Wir haben es also mit einem schwachen kapitalistischen Russland zu tun, das vom amerikanischen und europäischen Imperialismus bedroht ist. Als Führer eines Regimes, das sich auf eine völlig korrupte Elite stützt, die einen beträchtlichen Teil ihres unrechtmäßig erworbenen Reichtums auf amerikanischen und europäischen Banken deponiert hat, reagiert Putin mit reaktionären Methoden: mit militärischen Manövern und großrussischem Chauvinismus. Ohne eine schlüssige strategische Vision – ganz zu schweigen von einer, die auch außerhalb Russlands Unterstützung finden könnte – sucht er nach einer Rückzugsmöglichkeit, die sein Regime nicht völlig erniedrigt und diskreditiert. Aber es ist keineswegs sicher, dass die Vereinigten Staaten den Druck lockern werden, und es besteht die reale Gefahr, dass die Krise außer Kontrolle gerät.

In dem kürzlich erschienenen Buch Die Schlafwandler über die Krise vom Juli 1914, die zum Ausbruch des Ersten Weltkriegs führte, erinnert der Historiker Christopher Clark an die unverantwortliche Haltung der europäischen Diplomaten, deren Fehleinschätzungen in die Katastrophe des Ersten Weltkriegs führten. Aber verglichen mit Obama und seinen europäischen Verbündeten erscheinen die Handelnden von 1914 wie Ausbünde der Zurückhaltung!

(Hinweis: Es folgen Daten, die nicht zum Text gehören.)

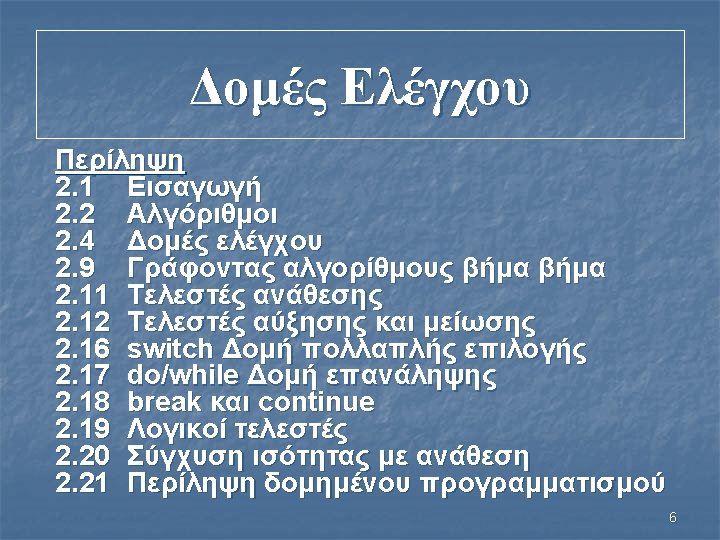 Δομές Ελέγχου

Περίληψη
2.1 Εισαγωγή
2.2 Αλγόριθμοι
2.4 Δομές ελέγχου
2.9 Γράφοντας αλγορίθμους βήμα βήμα
2.11 Τελεστές ανάθεσης
2.12 Τελεστές αύξησης και μείωσης
2.16 switch Δομή πολλαπλής επιλογής
2.17 do/while Δομή επανάληψης
2.18 break και continue
2.19 Λογικοί τελεστές
2.20 Σύγχυση ισότητας με ανάθεση
2.21 Περίληψη δομημένου προγραμματισμού

6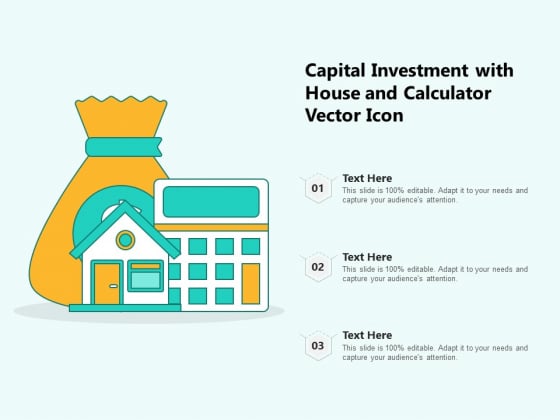 Capital Investment with House and Calculator Vector Icon

01
Text Here
This slide is 100% editable. Adapt it to your needs and capture your audience's attention.

02
Text Here
This slide is 100% editable. Adapt it to your needs and capture your audience's attention.

03
Text Here
This slide is 100% editable. Adapt it to your needs and capture your audience's attention.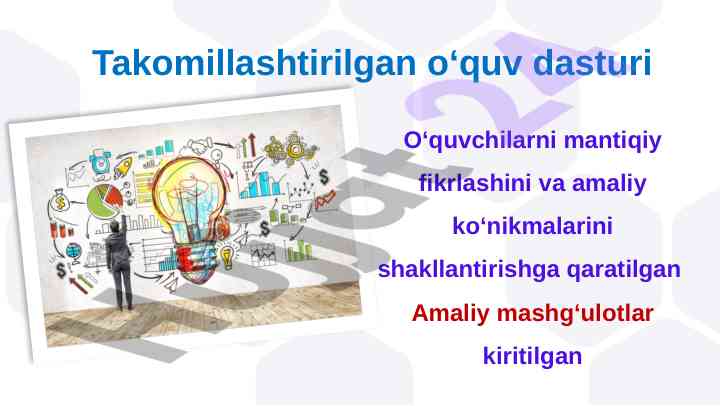 Takomillashtirilgan o‘quv dasturi

O‘quvchilarni mantiqiy fikrlashini va amaliy ko‘nikmalarini shakllantirishga qaratilgan

Amaliy mashg‘ulotlar kiritilgan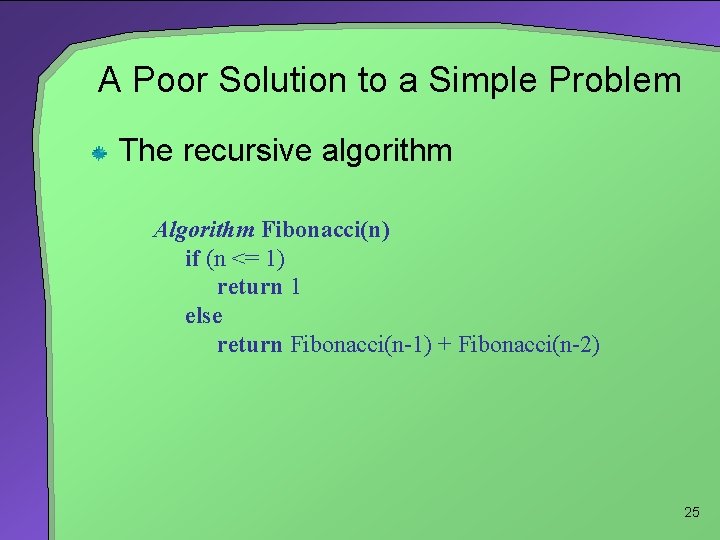 A Poor Solution to a Simple Problem

The recursive algorithm

Algorithm Fibonacci(n)
if (n <= 1)
return 1
else
return Fibonacci(n-1) + Fibonacci(n-2)

25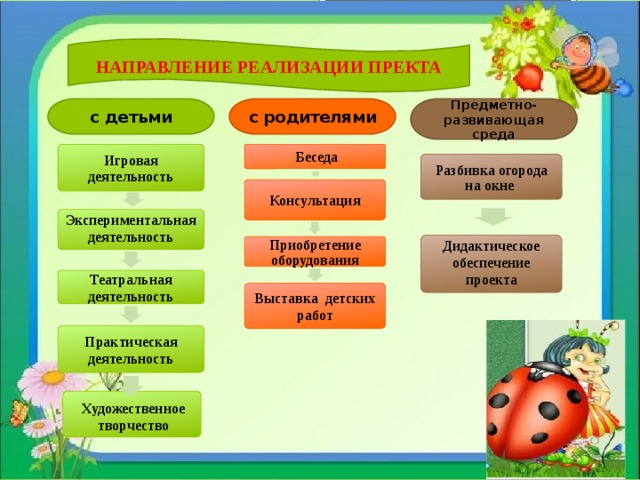 НАПРАВЛЕНИЕ РЕАЛИЗАЦИИ ПРЕКТА

с детьми

Игровая деятельность

Экспериментальная деятельность

Театральная деятельность

Практическая деятельность

Художественное творчество

с родителями

Беседа

Консультация

Приобретение оборудования

Выставка детских работ

Предметно-развивающая среда

Разбивка огорода на окне

Дидактическое обеспечение проекта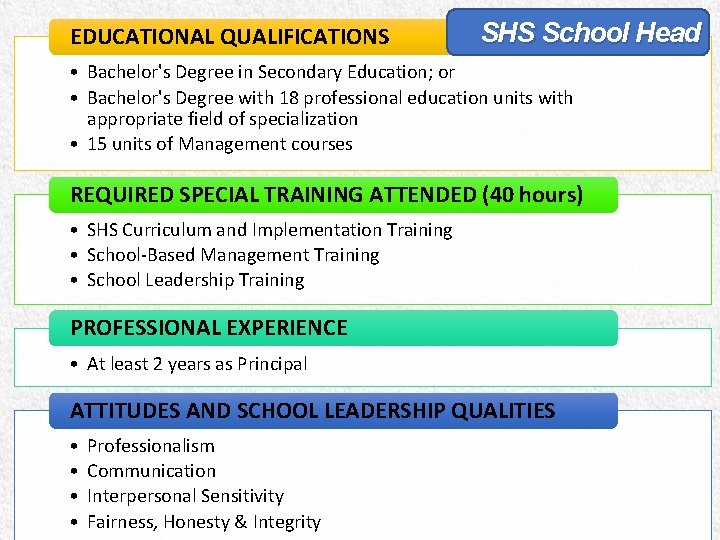 SHS School Head

EDUCATIONAL QUALIFICATIONS

• Bachelor's Degree in Secondary Education; or
• Bachelor's Degree with 18 professional education units with appropriate field of specialization
• 15 units of Management courses

REQUIRED SPECIAL TRAINING ATTENDED (40 hours)

• SHS Curriculum and Implementation Training
• School-Based Management Training
• School Leadership Training

PROFESSIONAL EXPERIENCE

• At least 2 years as Principal

ATTITUDES AND SCHOOL LEADERSHIP QUALITIES

• Professionalism
• Communication
• Interpersonal Sensitivity
• Fairness, Honesty & Integrity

Selbst wenn ein Ausweg aus der gegenwärtigen Sackgasse gefunden werden sollte, wird er nur von kurzer Dauer sein. Die nächste Krise wird bald folgen. Die Krise vom Februar bis März 2014 sollte alle Zweifel daran beseitigen, dass das imperialistische System zwangsläufig in den Krieg führt. Nur die Vereinigung der internationalen Arbeiterklasse im Kampf für den Sozialismus kann das verhindern.